━━ TEXTAUSZUG
Fukushima und Biblis im Vergleich

Nach dem Atomunfall in Fukushima flammt die Kernenergie-Debatte in Deutschland neu auf. Auch in Bezug auf die beiden Reaktoren im 50 Kilometer von Frankfurt entfernten Biblis. Eine Analyse.
Lassen sich die Kernkraftwerke in Fukushima und Biblis überhaupt miteinander vergleichen? In Japan ein hochaktives Erdbebengebiet, in Deutschland relative seismische Ruhe. In Fukushima: 40 Jahre alte Siedewasserreaktoren. In Biblis: zwei etwa 35 Jahre alte Druckwasserreaktoren. Doch eine Gemeinsamkeit gibt es: das Restrisiko. Der Frankfurter Grünen-Politiker Daniel Cohn-Bendit sagt deshalb: "Es ist ein allgemeines Problem von Atomkraftwerken, dass man sie gegen Naturkatastrophen oder auch Flugzeugabstürze nicht ausreichend sichern kann." Und, so fügt er im Gespräch mit dem Journal Frankfurt hinzu: "Mich erinnert das an Russisch Roulette." SPD-Landeschef Thorsten Schäfer-Gümbel sprach sich im Sinne des lange vorher geforderten Atom-Ausstiegs durch seine Partei dafür aus, auf Atomenergie zu verzichten: „Das Abschalten der Atomreaktoren ist die notwendige Konsequenz.“
Das sieht das Deutsche Atomforum, bei dem auch der Biblis-Betreiber RWE Power Mitglied ist, anders. In einer Mitteilung heißt es: "Eine Verkettung eines derart schweren Erdbebens und eines schweren Tsunamis ist in Deutschland nicht vorstellbar. Auch von offizieller Seite ist bereits gestern darauf hingewiesen worden, dass die deutschen Kernkraftwerke so ausgelegt sind, dass die Schutzziele auch bei starken Erdbeben eingehalten werden."
━━━━
• AUFGABE 1
Beantworte anhand des Textauszugs über Fukushima und Biblis diese Fragen:
(a) Wie weit ist Biblis von Frankfurt entfernt?
(b) Welche Art von Reaktoren steht in Biblis, und wie alt sind sie ungefähr?
(c) Welcher Biblis-Betreiber ist Mitglied im Deutschen Atomforum?
• AUFGABE 2
Führe den Textauszug über Fukushima und Biblis ab seinem letzten Satz fort.
━━ GEGEBENE DATEN
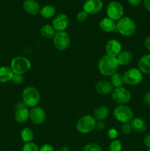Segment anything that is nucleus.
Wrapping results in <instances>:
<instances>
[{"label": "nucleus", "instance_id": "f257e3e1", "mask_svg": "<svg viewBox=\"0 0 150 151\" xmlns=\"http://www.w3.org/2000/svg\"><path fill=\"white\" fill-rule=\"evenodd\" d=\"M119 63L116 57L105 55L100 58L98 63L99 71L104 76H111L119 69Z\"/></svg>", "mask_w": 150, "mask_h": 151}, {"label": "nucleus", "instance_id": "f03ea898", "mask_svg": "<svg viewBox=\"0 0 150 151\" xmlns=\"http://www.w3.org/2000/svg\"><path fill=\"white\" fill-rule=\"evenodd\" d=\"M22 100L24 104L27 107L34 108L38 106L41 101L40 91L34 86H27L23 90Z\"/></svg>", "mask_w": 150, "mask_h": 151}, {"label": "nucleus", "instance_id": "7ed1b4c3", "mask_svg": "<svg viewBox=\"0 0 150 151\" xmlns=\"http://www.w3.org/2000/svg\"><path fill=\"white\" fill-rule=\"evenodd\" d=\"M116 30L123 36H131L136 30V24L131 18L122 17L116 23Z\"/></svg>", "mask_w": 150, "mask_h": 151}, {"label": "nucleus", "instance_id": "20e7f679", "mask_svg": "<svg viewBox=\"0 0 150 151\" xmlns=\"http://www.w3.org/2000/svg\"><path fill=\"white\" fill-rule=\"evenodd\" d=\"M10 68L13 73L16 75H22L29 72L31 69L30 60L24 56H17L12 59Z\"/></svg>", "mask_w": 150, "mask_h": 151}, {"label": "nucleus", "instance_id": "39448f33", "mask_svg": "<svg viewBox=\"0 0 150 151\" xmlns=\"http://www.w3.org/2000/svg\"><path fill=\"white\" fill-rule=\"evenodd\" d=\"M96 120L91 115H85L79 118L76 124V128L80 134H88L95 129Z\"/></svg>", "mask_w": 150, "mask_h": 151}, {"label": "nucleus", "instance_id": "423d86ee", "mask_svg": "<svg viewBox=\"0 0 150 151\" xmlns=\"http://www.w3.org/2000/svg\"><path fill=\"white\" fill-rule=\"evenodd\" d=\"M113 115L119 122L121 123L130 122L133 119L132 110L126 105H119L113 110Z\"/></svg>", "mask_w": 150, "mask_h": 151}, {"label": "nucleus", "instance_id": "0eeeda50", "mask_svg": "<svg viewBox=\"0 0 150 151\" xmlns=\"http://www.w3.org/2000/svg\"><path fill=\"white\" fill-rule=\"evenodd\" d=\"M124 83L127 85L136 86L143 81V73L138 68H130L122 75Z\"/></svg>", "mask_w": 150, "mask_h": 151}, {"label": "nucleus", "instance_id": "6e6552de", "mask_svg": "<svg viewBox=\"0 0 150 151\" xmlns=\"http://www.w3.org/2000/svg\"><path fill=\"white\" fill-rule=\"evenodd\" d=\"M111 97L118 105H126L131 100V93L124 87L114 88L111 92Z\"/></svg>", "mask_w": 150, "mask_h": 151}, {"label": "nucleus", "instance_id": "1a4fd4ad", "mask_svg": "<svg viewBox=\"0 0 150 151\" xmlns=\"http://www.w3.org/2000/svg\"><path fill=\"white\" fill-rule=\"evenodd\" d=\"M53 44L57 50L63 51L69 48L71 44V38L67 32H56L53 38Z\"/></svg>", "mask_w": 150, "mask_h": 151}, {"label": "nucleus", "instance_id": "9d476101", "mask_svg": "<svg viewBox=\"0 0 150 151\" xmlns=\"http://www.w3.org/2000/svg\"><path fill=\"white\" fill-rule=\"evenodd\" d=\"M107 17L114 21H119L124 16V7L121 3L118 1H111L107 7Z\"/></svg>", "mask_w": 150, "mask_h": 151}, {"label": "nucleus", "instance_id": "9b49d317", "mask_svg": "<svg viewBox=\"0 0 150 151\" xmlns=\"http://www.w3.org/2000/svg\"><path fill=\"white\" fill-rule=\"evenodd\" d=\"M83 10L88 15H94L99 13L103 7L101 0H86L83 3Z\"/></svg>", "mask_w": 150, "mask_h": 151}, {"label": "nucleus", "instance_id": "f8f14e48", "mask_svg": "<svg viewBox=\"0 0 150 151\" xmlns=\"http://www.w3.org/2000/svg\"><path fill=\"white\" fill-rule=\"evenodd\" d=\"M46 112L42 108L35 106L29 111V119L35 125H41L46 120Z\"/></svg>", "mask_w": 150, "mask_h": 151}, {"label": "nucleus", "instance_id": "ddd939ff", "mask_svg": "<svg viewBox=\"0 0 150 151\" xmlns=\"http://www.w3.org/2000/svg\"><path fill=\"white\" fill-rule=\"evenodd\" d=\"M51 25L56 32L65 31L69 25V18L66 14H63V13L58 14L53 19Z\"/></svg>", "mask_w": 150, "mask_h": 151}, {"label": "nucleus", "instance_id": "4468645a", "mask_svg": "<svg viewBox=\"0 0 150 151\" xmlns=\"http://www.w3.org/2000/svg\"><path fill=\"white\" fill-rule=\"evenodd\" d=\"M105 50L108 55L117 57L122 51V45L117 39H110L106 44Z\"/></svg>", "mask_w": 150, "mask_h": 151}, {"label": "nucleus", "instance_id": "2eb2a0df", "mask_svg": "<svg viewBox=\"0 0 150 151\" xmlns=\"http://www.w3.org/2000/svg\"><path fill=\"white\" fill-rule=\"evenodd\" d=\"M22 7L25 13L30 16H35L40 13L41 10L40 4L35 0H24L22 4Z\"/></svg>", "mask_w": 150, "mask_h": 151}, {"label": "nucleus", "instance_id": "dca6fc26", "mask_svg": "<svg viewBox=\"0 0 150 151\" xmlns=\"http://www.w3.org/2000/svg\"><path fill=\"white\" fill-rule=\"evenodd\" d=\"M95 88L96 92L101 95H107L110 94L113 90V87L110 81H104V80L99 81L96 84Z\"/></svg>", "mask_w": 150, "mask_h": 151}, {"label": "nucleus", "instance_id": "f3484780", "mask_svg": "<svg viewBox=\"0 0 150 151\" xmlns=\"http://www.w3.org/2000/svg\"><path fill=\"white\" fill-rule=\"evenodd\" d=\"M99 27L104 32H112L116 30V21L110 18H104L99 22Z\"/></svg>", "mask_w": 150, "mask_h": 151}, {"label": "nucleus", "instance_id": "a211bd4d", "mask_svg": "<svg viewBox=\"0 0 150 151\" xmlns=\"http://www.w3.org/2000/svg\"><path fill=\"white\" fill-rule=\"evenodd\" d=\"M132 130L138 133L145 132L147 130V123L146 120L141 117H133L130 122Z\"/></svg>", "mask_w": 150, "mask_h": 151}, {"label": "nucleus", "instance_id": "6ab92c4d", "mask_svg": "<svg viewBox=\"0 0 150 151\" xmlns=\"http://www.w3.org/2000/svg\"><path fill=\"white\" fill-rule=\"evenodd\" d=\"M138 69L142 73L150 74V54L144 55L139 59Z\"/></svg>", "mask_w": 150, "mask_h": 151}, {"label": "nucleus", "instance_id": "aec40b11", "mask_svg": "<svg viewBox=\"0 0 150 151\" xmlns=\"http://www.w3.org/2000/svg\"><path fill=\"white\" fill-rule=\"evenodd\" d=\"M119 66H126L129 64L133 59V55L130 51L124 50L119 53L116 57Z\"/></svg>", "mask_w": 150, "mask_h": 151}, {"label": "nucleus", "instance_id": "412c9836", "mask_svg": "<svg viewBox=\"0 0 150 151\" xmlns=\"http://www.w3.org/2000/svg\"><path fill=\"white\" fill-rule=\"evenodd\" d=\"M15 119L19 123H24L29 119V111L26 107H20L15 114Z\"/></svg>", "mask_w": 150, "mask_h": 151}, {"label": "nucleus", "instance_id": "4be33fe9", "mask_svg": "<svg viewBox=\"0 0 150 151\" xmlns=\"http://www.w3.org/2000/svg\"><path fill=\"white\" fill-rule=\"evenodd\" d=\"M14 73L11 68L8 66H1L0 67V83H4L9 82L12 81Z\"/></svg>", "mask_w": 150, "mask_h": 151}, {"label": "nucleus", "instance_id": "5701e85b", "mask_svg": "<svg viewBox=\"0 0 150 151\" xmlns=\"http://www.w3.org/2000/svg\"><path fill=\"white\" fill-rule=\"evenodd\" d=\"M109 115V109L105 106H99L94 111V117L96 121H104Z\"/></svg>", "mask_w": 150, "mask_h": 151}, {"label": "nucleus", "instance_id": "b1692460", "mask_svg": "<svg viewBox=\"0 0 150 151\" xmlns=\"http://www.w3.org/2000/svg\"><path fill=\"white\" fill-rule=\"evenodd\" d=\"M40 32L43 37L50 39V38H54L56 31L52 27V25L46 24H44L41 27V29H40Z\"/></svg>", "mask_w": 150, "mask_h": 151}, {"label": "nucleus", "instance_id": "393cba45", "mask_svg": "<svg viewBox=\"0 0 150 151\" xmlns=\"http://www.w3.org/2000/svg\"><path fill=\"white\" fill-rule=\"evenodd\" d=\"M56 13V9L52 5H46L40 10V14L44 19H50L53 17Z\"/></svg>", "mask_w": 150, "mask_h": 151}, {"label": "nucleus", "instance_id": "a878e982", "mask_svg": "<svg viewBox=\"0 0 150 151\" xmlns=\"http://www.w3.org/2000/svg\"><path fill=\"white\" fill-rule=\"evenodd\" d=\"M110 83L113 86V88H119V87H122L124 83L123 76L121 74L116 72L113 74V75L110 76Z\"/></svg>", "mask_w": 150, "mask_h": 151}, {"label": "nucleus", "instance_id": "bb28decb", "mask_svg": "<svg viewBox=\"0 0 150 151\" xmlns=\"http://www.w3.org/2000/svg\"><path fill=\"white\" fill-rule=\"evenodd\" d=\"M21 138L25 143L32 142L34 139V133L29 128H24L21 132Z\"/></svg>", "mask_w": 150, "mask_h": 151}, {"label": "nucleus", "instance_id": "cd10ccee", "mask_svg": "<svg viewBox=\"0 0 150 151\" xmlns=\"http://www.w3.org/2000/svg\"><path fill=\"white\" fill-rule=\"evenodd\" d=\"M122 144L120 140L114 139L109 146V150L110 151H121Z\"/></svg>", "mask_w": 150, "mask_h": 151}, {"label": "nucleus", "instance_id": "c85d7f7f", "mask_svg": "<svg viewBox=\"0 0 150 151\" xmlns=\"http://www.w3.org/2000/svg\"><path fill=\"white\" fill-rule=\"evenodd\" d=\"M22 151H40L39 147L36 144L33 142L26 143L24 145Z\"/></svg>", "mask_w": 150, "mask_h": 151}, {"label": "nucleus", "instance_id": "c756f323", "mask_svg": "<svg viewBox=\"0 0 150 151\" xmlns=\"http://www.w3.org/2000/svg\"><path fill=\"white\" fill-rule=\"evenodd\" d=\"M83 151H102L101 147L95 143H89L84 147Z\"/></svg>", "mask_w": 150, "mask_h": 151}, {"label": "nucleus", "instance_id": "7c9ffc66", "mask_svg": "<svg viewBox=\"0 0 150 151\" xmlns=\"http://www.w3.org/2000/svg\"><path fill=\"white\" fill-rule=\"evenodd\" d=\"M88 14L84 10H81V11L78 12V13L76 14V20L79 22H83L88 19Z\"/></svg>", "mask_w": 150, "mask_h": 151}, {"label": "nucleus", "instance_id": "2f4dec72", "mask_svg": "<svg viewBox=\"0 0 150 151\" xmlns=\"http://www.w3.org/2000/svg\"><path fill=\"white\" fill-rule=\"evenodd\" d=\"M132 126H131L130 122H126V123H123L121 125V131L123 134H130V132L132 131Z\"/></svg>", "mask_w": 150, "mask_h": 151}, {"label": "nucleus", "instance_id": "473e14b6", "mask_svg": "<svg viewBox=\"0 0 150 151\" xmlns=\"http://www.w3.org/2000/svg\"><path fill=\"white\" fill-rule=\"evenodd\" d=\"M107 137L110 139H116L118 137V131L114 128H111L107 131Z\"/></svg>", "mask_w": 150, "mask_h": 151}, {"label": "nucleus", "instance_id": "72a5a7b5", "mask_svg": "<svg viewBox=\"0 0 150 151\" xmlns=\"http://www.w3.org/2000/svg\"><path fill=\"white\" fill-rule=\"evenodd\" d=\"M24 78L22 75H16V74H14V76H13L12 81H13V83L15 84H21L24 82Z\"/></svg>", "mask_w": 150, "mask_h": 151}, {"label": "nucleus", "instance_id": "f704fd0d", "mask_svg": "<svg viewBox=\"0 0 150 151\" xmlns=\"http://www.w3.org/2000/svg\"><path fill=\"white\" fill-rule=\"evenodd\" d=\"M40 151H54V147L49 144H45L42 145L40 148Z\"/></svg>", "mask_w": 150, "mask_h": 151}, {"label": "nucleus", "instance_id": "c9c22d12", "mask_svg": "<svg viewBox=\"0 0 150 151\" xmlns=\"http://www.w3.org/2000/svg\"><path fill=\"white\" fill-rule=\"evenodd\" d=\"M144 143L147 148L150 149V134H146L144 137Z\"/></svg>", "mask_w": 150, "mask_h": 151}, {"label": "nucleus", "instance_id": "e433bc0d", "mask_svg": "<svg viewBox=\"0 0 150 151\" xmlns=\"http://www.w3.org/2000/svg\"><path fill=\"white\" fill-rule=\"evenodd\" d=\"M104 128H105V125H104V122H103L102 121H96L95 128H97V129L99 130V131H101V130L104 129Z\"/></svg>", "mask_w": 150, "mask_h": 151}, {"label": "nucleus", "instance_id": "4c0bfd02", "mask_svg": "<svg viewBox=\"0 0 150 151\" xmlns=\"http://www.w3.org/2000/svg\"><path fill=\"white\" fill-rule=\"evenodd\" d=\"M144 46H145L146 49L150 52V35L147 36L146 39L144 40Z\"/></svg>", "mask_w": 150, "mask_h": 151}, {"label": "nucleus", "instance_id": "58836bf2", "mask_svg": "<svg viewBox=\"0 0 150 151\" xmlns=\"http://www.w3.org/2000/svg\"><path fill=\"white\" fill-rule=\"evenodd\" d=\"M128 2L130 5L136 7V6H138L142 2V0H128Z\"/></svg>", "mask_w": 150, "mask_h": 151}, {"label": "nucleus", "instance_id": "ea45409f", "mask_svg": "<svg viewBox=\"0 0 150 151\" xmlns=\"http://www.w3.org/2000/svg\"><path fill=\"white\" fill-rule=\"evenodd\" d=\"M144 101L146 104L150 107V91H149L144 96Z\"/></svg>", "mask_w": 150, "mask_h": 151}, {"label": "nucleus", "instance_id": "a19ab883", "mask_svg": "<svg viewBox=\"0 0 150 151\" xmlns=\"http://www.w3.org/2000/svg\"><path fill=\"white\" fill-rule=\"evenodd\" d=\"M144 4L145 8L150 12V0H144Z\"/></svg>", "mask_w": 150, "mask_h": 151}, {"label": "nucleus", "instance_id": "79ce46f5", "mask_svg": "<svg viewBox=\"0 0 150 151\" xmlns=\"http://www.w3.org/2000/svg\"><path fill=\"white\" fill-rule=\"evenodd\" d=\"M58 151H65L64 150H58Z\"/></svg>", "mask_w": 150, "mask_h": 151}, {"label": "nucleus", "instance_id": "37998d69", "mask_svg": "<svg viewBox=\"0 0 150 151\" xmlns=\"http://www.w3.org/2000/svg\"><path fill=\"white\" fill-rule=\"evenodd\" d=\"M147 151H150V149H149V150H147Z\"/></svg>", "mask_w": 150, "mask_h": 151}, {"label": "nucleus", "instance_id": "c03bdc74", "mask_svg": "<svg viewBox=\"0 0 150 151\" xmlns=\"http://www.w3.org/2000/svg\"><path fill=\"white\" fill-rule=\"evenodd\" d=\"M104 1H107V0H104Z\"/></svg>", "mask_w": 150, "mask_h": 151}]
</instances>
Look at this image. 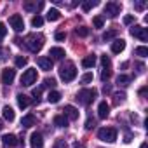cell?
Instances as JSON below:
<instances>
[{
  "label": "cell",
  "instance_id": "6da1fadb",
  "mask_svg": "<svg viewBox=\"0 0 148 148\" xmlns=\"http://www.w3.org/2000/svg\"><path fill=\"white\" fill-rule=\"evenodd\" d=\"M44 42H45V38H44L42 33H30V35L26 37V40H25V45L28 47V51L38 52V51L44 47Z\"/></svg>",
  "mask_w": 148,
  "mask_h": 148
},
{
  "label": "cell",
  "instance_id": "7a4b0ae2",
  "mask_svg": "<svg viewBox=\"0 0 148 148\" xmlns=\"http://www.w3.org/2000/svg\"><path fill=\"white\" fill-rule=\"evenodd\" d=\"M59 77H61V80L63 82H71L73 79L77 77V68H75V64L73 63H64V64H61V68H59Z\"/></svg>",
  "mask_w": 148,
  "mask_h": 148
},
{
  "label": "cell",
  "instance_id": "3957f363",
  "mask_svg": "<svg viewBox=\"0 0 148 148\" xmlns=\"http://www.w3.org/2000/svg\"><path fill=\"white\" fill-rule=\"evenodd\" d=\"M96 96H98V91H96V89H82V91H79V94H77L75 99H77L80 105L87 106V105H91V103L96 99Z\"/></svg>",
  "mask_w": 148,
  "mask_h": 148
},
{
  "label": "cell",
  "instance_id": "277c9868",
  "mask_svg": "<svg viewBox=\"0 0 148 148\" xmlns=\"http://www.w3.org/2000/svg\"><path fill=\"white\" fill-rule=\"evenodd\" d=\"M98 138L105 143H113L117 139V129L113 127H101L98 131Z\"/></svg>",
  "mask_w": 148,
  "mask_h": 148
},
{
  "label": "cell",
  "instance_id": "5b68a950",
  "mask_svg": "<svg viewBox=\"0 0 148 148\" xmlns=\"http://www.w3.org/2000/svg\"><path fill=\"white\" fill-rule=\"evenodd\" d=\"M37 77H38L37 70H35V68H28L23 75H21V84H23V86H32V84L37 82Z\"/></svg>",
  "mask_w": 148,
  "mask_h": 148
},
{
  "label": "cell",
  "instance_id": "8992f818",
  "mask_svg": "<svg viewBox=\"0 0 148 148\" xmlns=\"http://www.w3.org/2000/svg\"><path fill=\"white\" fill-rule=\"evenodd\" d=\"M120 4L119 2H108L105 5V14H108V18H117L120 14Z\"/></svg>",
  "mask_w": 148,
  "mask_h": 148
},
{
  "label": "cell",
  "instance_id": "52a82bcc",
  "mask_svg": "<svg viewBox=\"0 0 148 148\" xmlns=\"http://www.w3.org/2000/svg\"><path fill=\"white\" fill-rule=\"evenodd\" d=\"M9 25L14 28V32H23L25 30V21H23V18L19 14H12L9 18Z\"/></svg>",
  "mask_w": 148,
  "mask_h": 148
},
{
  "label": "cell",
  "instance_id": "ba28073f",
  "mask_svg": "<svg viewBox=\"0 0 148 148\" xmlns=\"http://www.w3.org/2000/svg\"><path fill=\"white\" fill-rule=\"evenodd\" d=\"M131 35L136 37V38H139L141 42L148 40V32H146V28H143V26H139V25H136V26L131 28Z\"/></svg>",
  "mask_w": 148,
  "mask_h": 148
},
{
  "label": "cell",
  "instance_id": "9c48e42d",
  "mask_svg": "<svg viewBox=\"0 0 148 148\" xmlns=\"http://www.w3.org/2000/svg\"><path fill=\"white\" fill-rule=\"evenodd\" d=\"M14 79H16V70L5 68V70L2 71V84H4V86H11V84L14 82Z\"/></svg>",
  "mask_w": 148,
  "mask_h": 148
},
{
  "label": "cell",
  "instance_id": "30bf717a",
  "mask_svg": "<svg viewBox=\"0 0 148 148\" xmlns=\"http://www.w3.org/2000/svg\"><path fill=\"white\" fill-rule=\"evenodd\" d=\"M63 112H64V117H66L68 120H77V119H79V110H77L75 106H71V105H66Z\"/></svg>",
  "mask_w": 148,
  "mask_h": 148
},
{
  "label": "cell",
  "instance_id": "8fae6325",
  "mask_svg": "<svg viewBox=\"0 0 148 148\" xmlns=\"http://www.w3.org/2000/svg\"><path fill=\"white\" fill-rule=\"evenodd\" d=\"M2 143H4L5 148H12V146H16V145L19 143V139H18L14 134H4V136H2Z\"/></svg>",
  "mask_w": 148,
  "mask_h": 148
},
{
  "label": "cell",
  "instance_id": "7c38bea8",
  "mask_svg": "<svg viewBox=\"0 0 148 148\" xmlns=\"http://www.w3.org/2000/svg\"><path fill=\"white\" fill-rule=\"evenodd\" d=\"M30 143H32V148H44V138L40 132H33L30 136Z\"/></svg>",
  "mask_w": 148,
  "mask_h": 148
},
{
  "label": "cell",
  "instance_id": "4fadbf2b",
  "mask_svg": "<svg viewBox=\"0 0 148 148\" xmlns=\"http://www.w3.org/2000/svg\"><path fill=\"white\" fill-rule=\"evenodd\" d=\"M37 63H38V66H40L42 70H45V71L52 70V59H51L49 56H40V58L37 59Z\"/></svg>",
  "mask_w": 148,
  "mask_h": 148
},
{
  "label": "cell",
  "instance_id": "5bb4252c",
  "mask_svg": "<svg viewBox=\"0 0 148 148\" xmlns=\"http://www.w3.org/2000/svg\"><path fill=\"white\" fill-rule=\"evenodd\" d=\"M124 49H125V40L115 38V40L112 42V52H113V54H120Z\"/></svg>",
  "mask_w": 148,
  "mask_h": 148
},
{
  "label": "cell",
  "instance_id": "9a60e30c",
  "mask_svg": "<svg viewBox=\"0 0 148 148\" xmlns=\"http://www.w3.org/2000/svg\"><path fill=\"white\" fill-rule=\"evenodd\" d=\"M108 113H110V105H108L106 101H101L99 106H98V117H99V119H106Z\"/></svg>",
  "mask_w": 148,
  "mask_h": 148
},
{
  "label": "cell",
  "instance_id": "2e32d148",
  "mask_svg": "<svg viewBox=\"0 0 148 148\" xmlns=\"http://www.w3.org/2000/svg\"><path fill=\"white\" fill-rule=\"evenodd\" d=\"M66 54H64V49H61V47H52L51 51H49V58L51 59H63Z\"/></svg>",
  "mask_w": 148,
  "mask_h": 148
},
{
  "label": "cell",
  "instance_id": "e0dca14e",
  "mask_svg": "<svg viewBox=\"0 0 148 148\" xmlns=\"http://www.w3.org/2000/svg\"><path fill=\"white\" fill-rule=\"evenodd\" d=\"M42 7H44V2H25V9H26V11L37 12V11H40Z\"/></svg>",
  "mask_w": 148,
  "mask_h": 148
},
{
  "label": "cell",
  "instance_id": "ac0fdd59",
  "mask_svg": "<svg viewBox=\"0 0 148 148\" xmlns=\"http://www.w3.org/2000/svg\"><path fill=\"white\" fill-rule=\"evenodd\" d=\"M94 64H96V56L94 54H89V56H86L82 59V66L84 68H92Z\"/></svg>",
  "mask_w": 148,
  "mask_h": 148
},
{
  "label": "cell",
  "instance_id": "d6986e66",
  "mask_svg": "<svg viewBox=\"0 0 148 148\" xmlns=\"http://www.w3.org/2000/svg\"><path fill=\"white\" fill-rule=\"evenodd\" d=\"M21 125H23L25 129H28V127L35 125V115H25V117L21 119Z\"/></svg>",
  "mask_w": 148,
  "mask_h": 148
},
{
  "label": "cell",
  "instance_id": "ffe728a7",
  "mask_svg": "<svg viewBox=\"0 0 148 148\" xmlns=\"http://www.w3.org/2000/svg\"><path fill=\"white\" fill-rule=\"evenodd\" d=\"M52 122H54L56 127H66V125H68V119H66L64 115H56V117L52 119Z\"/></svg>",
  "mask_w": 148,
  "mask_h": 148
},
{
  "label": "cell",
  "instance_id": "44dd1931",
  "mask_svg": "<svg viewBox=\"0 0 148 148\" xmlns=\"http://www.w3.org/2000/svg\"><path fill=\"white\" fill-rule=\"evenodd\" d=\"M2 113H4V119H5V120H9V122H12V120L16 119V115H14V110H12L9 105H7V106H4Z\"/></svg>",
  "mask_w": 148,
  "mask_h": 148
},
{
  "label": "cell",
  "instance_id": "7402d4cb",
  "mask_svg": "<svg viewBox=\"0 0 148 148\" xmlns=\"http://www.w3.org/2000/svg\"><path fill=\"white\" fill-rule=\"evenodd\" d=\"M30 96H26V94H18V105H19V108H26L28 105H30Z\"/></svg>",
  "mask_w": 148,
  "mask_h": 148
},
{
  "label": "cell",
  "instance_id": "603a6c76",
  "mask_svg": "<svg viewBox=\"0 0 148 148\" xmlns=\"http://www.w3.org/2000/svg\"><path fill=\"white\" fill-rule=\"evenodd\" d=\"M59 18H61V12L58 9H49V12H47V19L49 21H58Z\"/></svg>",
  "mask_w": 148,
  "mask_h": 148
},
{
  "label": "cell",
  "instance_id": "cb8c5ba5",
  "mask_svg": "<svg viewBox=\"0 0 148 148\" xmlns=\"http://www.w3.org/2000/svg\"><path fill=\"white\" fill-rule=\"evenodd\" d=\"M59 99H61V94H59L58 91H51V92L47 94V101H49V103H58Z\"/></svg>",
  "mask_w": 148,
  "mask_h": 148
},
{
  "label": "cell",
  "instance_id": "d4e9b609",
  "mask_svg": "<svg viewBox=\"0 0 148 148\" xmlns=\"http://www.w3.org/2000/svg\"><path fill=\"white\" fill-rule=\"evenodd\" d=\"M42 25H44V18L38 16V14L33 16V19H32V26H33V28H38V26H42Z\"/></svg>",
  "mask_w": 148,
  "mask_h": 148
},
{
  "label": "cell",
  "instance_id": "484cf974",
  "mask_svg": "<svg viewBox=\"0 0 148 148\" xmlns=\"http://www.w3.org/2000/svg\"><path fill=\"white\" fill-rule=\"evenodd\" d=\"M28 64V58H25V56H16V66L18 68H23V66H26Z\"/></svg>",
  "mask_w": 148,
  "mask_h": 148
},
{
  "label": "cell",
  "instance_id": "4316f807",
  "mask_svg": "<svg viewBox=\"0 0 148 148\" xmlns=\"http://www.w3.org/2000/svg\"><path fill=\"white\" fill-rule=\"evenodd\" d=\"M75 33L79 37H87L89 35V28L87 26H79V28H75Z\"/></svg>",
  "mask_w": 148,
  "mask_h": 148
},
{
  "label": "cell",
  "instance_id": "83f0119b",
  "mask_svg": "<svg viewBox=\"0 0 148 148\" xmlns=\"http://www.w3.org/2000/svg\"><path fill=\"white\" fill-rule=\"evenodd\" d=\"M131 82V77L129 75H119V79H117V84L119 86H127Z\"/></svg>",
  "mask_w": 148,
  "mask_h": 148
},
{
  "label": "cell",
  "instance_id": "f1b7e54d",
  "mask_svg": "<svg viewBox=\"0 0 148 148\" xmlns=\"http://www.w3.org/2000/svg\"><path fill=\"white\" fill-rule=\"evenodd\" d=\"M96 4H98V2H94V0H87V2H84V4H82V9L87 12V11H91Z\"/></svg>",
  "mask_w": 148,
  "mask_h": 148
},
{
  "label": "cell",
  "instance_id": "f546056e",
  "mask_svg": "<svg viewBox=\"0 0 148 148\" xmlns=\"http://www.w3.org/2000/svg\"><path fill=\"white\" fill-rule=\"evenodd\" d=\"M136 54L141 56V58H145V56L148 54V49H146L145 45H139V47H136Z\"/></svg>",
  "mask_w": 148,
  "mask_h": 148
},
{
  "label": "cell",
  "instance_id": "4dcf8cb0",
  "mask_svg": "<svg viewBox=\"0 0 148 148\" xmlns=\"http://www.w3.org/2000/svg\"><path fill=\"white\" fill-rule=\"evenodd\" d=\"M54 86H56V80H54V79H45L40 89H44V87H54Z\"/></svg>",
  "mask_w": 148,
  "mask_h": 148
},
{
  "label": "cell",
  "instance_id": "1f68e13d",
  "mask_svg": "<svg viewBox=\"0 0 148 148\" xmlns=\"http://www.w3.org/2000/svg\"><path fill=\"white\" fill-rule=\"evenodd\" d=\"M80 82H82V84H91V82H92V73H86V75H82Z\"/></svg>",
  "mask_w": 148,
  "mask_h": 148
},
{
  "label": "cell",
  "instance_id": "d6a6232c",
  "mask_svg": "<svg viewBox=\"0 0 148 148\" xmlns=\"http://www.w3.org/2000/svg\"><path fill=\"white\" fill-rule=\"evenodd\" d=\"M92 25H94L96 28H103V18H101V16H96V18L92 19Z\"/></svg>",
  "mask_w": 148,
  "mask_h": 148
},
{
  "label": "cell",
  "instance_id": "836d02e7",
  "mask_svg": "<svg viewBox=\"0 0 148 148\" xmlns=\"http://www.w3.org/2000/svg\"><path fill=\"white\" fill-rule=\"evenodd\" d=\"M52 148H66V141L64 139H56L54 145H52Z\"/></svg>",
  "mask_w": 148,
━━━━
• ANTWORT 1
(a) 50 Kilometer.
(b) Zwei Druckwasserreaktoren, etwa 35 Jahre alt.
(c) RWE Power.

• ANTWORT 2
Diese Kampflinien sind seit Jahrzehnten bekannt. Die Kraftwerksbetreiber argumentieren mit mehrfach gesicherten Anlagen, die Atomkraftgegner stellen sie in Frage. Das war schon vor 25 Jahren nach der Tschernobyl-Katastrophe so. Damals hieß es, die Anlagen in Deutschland und der Sowjetunion, und insbesondere deren Sicherheitsarchitektur seien nicht miteinander vergleichbar. Die Russen spielten Roulette, in Deutschland sei so etwas undenkbar.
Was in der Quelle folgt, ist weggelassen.